El triunfo social suele relacionarse con tener un alto poder adquisitivo, sin embargo, esto no es más que una confusión; triunfar no consiste en tener más dinero para gastar, sino en necesitar menos. No se condena el uso del dinero, tan sólo se advierte su poca o nula relación con el hecho de triunfar en la vida. Sabido es que llegamos al mundo sin nada y que al partir nada nos llevamos, lo cual hace entonces del acto de poseer en demasía aún más incongruente.
Subir, subir, subir, eso es lo que al grueso de la población se le enseña. La vida consiste en subir en la pirámide económica y morir es volver a subir, pero ahora hacia el paraíso. Las aves suben más que los hombres, pero saben que no pueden hacer sus nidos en el aire, por ello es que vuelven a bajar a las ramas, a las grietas, a las cuevas. Los antiguos griegos llamaban a este acto de subir y bajar como anábasis y catábasis, pero más que ser movimientos del cuerpo, eran del alma, pues si en algo podía triunfar el individuo era en lo que alcanzaba no en esta vida, sino en la del inframundo, la del “más allá”, la de lo eterno, que para nosotros tiene poca valía.
Si somos capaces de subir social y económicamente hablando, es porque a nuestro paso hemos hecho que otros bajen. El camino al éxito no es más que una competencia desleal que nos parece natural porque desde la infancia se nos ha hecho caminar por ese sendero. La conquista de pocos representa la ruina de muchos, y eso nos parece lo correcto, lo “normal”, cuando no es más que un sistema de ordenamiento del mundo que fue elaborado para que una minoría se aproveche de la mayoría. Toda subida es una caída, aunque en el momento no nos lo parezca.

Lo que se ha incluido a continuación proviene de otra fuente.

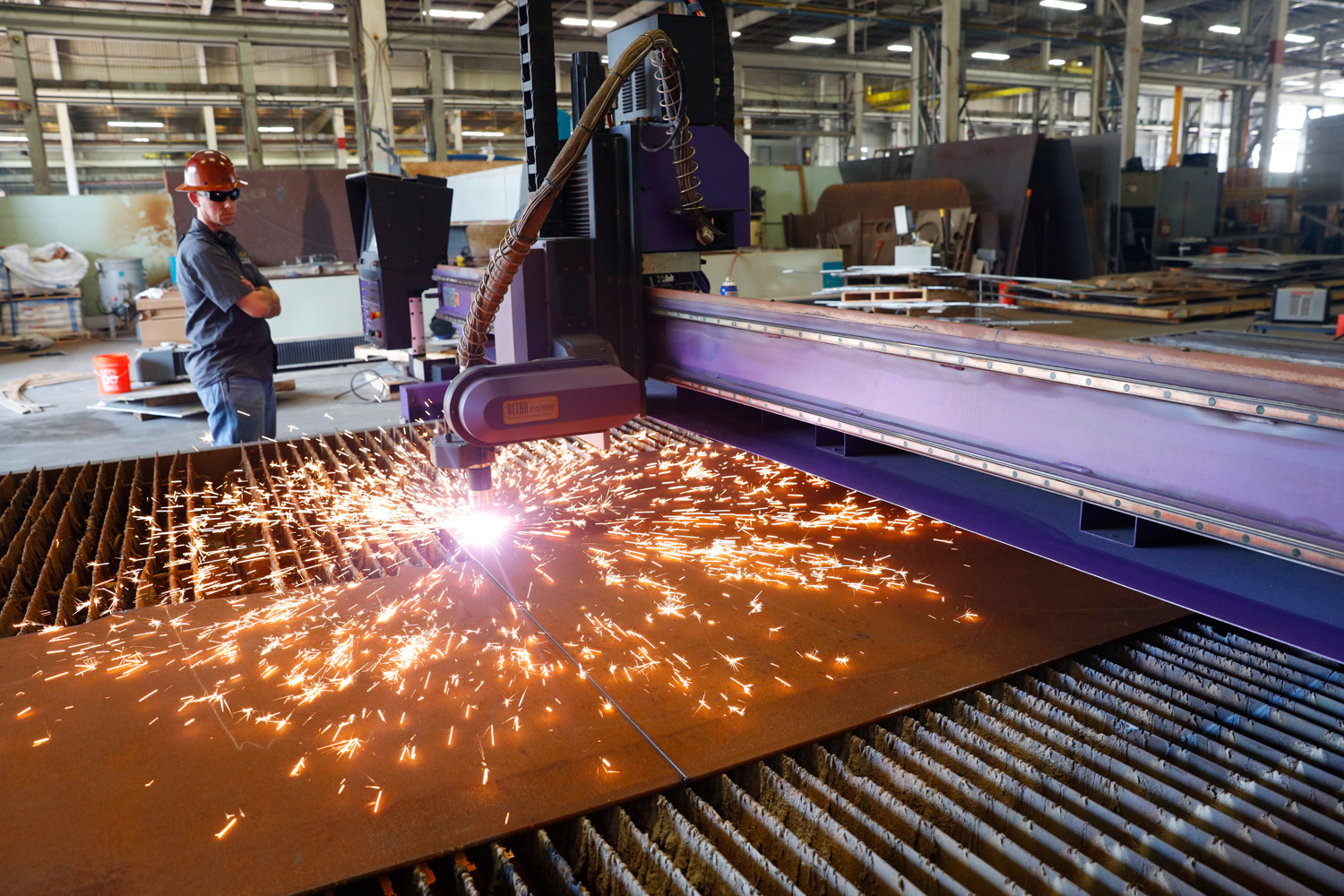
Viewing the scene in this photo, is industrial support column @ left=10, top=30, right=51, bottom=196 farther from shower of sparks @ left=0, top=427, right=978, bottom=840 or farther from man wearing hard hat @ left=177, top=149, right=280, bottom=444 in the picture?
shower of sparks @ left=0, top=427, right=978, bottom=840

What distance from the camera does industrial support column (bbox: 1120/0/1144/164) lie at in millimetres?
12922

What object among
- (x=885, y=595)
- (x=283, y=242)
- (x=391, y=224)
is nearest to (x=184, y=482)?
(x=391, y=224)

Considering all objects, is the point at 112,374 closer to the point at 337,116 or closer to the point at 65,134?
the point at 337,116

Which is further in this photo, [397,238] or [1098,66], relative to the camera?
[1098,66]

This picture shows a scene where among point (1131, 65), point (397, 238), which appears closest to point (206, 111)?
point (397, 238)

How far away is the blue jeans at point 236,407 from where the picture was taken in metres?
3.99

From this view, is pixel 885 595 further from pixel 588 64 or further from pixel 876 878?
pixel 588 64

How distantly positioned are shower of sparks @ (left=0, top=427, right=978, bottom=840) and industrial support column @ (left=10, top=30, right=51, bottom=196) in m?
11.7

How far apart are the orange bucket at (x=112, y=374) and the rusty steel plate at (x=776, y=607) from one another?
17.6ft

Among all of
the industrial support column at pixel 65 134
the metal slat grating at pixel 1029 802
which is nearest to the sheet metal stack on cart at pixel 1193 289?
the metal slat grating at pixel 1029 802

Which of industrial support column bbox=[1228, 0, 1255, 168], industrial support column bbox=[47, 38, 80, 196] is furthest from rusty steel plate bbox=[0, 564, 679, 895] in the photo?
industrial support column bbox=[1228, 0, 1255, 168]

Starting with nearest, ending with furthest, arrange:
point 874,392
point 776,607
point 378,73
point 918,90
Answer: point 776,607 < point 874,392 < point 378,73 < point 918,90

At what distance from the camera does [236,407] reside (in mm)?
4012

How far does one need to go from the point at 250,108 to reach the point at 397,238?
1045 centimetres
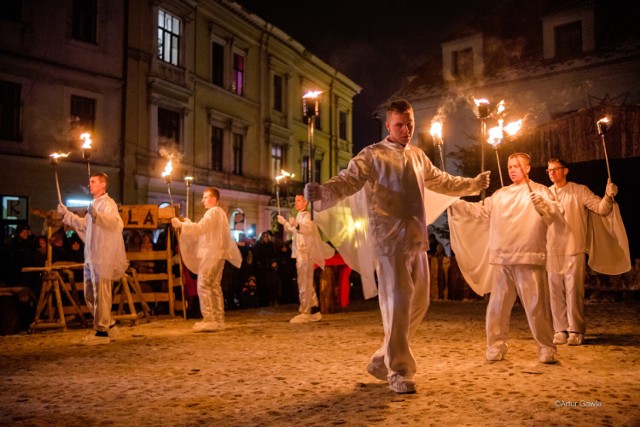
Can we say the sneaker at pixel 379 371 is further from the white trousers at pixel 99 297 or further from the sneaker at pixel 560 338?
the white trousers at pixel 99 297

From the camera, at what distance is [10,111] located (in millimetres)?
19203

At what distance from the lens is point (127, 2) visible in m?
22.4

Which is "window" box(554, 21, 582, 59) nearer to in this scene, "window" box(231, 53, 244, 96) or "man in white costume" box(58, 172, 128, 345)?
"window" box(231, 53, 244, 96)

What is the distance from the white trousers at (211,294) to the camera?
985 centimetres

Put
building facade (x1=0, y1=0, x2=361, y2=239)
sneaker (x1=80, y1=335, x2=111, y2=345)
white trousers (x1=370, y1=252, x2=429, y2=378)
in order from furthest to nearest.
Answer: building facade (x1=0, y1=0, x2=361, y2=239)
sneaker (x1=80, y1=335, x2=111, y2=345)
white trousers (x1=370, y1=252, x2=429, y2=378)

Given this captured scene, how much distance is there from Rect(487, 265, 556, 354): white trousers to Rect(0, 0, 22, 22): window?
19.1 meters

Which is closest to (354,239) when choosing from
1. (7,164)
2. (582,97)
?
(7,164)

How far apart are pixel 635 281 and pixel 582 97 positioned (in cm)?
1114

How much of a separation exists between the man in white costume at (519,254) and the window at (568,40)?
62.1 feet

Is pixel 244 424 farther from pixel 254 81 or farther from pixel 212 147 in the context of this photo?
pixel 254 81

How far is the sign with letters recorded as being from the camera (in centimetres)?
1160

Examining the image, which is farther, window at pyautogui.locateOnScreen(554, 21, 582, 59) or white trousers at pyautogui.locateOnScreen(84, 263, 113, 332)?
window at pyautogui.locateOnScreen(554, 21, 582, 59)

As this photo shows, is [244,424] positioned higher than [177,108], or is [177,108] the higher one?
[177,108]

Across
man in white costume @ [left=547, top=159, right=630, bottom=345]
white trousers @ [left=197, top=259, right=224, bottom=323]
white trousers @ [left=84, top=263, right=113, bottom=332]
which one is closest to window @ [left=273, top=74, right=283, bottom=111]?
white trousers @ [left=197, top=259, right=224, bottom=323]
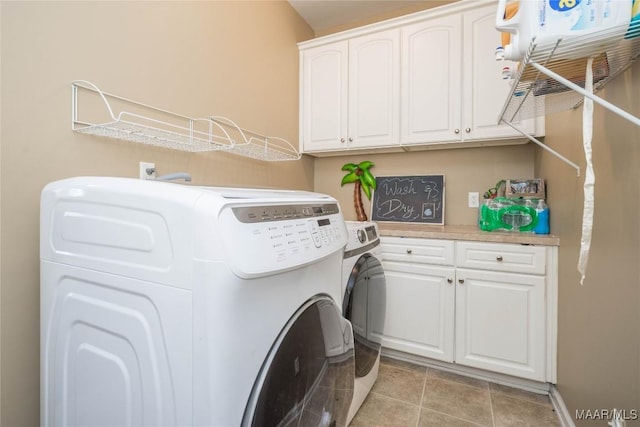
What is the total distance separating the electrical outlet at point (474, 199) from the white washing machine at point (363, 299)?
3.48 ft

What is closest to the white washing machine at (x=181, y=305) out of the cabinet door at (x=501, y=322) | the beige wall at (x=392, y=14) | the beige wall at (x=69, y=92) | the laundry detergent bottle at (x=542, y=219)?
the beige wall at (x=69, y=92)

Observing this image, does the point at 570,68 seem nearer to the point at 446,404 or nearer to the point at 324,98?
the point at 446,404

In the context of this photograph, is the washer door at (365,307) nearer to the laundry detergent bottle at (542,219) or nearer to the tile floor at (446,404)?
the tile floor at (446,404)

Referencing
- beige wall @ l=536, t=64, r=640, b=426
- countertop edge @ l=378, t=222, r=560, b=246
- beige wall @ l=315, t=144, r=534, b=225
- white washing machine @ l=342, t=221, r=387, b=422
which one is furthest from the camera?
beige wall @ l=315, t=144, r=534, b=225

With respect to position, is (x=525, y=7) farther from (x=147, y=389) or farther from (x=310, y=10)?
(x=310, y=10)

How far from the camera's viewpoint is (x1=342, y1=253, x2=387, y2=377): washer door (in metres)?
1.35

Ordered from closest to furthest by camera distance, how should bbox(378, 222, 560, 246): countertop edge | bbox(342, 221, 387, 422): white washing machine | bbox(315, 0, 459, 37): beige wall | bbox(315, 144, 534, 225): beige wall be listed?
1. bbox(342, 221, 387, 422): white washing machine
2. bbox(378, 222, 560, 246): countertop edge
3. bbox(315, 144, 534, 225): beige wall
4. bbox(315, 0, 459, 37): beige wall

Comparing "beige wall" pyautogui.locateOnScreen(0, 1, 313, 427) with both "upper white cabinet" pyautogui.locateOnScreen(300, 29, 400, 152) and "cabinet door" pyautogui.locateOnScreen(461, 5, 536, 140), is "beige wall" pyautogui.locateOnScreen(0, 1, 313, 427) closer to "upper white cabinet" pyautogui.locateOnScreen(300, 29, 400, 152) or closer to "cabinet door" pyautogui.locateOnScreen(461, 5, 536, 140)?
"upper white cabinet" pyautogui.locateOnScreen(300, 29, 400, 152)

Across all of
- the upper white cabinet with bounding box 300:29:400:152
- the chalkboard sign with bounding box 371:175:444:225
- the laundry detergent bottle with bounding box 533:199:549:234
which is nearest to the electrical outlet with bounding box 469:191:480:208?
the chalkboard sign with bounding box 371:175:444:225

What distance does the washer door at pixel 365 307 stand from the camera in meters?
1.35

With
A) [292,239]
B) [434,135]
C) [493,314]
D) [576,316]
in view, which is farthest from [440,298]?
[292,239]

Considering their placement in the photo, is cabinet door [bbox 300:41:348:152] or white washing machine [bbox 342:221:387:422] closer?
white washing machine [bbox 342:221:387:422]

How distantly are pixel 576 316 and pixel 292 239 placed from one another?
1408mm

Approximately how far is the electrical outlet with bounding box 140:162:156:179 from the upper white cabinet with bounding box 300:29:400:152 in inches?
55.9
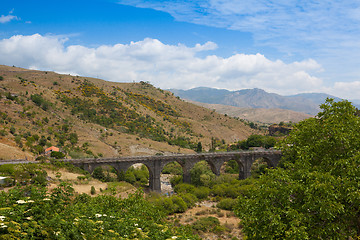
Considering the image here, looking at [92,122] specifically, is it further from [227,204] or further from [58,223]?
[58,223]

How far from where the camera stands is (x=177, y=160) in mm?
44375

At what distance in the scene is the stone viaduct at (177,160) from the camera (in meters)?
37.8

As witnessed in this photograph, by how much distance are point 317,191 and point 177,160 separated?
3442 centimetres

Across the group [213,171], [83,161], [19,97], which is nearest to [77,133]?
[19,97]

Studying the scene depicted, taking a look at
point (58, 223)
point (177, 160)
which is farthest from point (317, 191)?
point (177, 160)

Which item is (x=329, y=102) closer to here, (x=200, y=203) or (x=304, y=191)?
(x=304, y=191)

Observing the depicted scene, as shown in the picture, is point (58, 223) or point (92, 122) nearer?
point (58, 223)

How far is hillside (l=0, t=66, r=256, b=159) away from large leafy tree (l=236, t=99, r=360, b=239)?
37.8 meters

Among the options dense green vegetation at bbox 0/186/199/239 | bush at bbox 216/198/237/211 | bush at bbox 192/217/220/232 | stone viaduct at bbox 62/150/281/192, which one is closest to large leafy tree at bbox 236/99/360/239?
dense green vegetation at bbox 0/186/199/239

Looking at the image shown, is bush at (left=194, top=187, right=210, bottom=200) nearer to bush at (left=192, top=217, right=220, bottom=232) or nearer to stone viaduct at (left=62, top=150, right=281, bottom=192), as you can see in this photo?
stone viaduct at (left=62, top=150, right=281, bottom=192)

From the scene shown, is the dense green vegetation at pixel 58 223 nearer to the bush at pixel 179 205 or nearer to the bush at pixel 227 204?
the bush at pixel 179 205

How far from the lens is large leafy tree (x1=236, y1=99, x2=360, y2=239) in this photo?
10.6 metres

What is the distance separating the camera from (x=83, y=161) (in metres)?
36.6

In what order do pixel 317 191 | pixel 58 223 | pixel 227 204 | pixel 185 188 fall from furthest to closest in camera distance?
pixel 185 188 < pixel 227 204 < pixel 317 191 < pixel 58 223
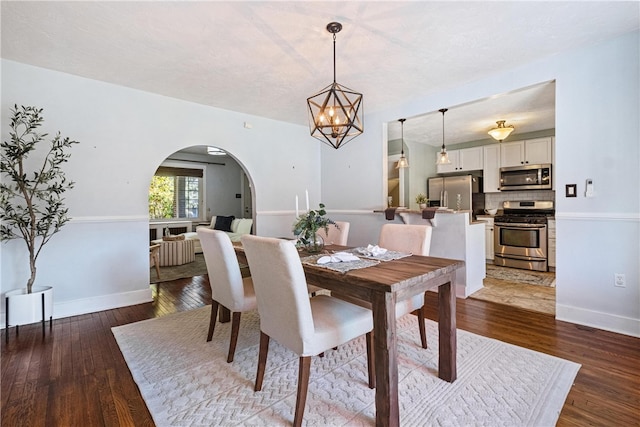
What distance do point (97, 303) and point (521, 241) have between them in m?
Answer: 5.97

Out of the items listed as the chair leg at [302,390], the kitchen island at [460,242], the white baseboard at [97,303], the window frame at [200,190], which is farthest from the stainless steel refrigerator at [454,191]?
the window frame at [200,190]

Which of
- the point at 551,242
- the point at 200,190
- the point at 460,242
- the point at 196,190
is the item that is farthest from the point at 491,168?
the point at 196,190

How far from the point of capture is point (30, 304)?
2.63m

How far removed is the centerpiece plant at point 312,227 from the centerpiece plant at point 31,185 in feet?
7.67

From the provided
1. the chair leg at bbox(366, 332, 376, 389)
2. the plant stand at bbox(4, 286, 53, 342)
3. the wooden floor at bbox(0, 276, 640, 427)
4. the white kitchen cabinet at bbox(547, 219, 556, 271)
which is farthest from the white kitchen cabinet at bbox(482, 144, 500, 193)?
the plant stand at bbox(4, 286, 53, 342)

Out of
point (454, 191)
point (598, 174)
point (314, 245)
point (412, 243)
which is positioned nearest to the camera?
point (314, 245)

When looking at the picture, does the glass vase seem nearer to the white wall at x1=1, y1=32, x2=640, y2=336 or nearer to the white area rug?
the white area rug

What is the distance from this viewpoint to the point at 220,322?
9.38ft

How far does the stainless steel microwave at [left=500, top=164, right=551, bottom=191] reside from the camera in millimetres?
4953

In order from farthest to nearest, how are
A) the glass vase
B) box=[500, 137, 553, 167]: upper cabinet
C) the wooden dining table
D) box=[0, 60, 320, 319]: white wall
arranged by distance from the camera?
1. box=[500, 137, 553, 167]: upper cabinet
2. box=[0, 60, 320, 319]: white wall
3. the glass vase
4. the wooden dining table

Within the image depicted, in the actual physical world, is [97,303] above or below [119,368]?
above

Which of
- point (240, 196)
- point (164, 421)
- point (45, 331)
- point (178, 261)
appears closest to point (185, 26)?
point (164, 421)

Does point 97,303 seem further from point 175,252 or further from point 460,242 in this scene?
point 460,242

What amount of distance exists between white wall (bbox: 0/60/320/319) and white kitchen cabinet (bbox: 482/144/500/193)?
15.9ft
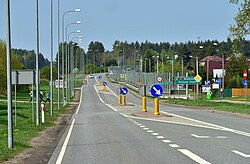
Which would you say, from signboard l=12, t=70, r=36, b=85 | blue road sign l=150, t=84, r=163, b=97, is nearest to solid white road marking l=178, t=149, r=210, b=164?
signboard l=12, t=70, r=36, b=85

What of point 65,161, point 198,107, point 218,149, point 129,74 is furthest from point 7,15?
point 129,74

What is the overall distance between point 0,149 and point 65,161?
3.03 metres

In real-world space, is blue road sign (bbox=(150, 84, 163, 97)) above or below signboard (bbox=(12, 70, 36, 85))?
below

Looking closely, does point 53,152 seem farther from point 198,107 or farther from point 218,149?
point 198,107

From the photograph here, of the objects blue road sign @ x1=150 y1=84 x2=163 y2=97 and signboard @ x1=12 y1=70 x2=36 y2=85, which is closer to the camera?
signboard @ x1=12 y1=70 x2=36 y2=85

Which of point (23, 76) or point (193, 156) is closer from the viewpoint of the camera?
point (193, 156)

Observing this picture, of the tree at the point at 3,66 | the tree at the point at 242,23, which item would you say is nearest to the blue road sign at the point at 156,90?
the tree at the point at 242,23

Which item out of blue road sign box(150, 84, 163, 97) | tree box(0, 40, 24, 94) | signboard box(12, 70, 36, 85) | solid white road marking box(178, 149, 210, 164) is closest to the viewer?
solid white road marking box(178, 149, 210, 164)

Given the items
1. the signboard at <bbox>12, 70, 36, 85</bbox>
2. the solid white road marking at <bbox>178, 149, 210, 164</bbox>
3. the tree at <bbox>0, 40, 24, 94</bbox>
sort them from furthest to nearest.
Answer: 1. the tree at <bbox>0, 40, 24, 94</bbox>
2. the signboard at <bbox>12, 70, 36, 85</bbox>
3. the solid white road marking at <bbox>178, 149, 210, 164</bbox>

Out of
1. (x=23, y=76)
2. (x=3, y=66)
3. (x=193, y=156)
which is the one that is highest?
(x=3, y=66)

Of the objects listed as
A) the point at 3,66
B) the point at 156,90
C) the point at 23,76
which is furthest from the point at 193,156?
the point at 3,66

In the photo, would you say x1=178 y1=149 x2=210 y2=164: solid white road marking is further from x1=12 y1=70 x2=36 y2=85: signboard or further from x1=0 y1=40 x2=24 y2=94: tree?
x1=0 y1=40 x2=24 y2=94: tree

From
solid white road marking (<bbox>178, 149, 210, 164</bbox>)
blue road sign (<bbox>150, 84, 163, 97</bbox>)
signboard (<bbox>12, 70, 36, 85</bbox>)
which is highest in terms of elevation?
signboard (<bbox>12, 70, 36, 85</bbox>)

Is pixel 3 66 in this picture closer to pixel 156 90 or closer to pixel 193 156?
pixel 156 90
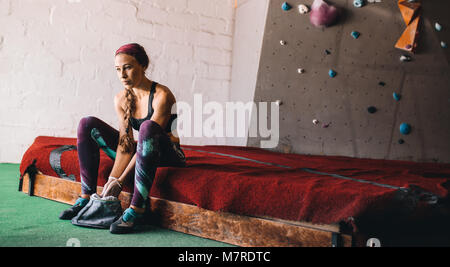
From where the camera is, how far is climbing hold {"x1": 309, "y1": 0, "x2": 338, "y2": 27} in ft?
8.32

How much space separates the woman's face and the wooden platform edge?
0.46m

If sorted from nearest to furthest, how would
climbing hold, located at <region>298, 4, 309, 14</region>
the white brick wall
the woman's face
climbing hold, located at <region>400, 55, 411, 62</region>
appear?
1. the woman's face
2. climbing hold, located at <region>400, 55, 411, 62</region>
3. climbing hold, located at <region>298, 4, 309, 14</region>
4. the white brick wall

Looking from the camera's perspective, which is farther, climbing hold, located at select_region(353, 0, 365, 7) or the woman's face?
climbing hold, located at select_region(353, 0, 365, 7)

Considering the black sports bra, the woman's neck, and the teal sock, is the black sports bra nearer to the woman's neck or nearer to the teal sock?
the woman's neck

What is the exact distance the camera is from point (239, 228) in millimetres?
1227

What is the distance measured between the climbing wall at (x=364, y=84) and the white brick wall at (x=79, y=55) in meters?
0.88

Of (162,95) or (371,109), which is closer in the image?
(162,95)

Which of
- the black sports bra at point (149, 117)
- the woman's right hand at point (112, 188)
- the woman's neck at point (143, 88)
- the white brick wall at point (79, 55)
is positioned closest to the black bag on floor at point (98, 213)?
the woman's right hand at point (112, 188)

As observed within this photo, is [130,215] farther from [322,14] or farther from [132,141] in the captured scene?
[322,14]

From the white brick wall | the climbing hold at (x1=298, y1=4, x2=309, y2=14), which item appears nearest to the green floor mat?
the white brick wall

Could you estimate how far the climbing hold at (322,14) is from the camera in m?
2.54

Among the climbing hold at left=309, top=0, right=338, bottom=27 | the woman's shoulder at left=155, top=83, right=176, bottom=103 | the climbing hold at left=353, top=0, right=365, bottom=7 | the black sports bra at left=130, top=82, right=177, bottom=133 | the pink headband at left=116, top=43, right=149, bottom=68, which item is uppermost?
the climbing hold at left=353, top=0, right=365, bottom=7

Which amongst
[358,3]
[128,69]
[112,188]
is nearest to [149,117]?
[128,69]

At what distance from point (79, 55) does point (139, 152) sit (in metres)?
1.90
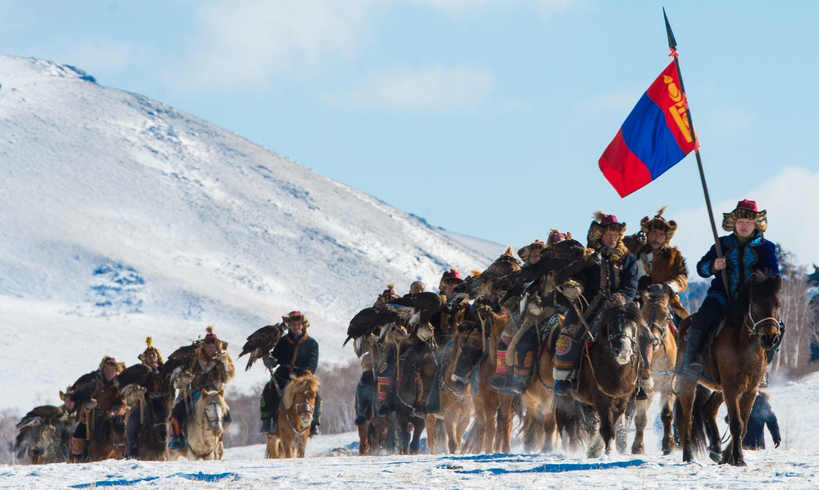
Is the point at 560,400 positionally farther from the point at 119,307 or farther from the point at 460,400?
the point at 119,307

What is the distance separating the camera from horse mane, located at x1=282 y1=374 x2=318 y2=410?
20.5 meters

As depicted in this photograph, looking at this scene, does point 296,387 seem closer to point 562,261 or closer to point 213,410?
point 213,410

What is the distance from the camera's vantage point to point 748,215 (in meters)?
14.0

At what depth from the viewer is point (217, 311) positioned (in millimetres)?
190500

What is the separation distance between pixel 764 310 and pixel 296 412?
31.9 feet

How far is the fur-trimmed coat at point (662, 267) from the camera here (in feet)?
59.1

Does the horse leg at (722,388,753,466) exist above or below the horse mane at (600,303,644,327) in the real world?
below

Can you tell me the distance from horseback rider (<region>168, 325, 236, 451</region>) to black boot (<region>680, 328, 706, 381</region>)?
31.7ft

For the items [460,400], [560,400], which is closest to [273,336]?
[460,400]

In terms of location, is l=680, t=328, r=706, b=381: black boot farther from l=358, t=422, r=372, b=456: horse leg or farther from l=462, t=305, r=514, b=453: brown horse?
l=358, t=422, r=372, b=456: horse leg

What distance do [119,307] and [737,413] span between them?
181335 millimetres

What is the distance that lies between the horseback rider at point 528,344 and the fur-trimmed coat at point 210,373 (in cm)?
499

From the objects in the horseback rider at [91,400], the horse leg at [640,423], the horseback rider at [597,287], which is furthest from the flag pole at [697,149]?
the horseback rider at [91,400]

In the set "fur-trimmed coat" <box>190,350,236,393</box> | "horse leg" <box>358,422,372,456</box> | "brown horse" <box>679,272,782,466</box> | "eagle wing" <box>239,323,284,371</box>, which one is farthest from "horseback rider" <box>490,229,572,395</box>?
"fur-trimmed coat" <box>190,350,236,393</box>
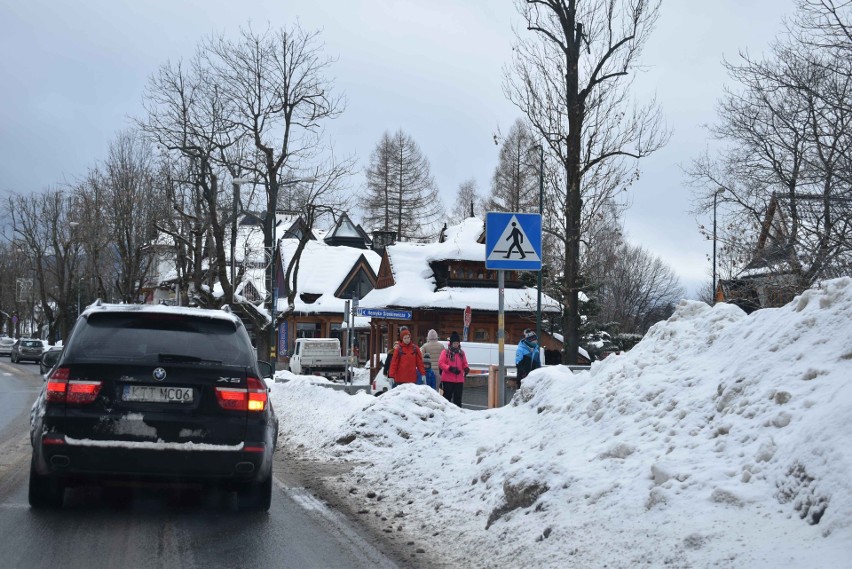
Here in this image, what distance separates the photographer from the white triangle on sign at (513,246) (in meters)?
11.7

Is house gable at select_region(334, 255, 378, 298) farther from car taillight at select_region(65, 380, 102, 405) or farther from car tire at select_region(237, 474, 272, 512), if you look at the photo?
car taillight at select_region(65, 380, 102, 405)

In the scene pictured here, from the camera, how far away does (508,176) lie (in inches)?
2525

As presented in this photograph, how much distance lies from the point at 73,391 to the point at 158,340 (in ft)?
2.48

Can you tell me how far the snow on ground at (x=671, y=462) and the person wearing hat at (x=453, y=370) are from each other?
6110 mm

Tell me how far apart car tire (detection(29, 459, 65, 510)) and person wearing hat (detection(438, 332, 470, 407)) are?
9932 millimetres

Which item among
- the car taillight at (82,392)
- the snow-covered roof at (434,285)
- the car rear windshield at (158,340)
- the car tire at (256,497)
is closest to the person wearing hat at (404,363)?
the car tire at (256,497)

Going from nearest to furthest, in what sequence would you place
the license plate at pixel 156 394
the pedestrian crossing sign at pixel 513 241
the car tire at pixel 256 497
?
the license plate at pixel 156 394
the car tire at pixel 256 497
the pedestrian crossing sign at pixel 513 241

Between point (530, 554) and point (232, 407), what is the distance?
105 inches

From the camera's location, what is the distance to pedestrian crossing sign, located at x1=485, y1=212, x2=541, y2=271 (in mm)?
11687

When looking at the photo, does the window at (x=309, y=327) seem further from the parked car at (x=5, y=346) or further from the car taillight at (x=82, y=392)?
the car taillight at (x=82, y=392)

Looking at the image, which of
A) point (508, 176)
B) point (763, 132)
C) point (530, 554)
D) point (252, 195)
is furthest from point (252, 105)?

Otra fórmula que suele utilizarse para quien “destaca” en su quehacer es la de “tener éxito”. El éxito como el triunfo son ambiguos, ambos términos generalmente no son más que eufemismos que se aplican en personas que han aprendido a obedecer profesionalmente y que están dispuestas a sacrificar su tiempo y energía a cambio de una recompensa que con respecto a todo el esfuerzo que implica no vale la pena. El éxito suele venir acompañado de severos casos de estrés, así como de un sentimiento de profunda soledad que se compensa con una manifestación de soberbia, la cual de alguna manera se convierte en una cuestión de supervivencia. Irónicamente, la posibilidad de experimentar lo anterior es lo único que podría conducirnos hacia una verdadera liberación, pues no se puede conocer el bien, sin tener el contraste de lo que el mal significa.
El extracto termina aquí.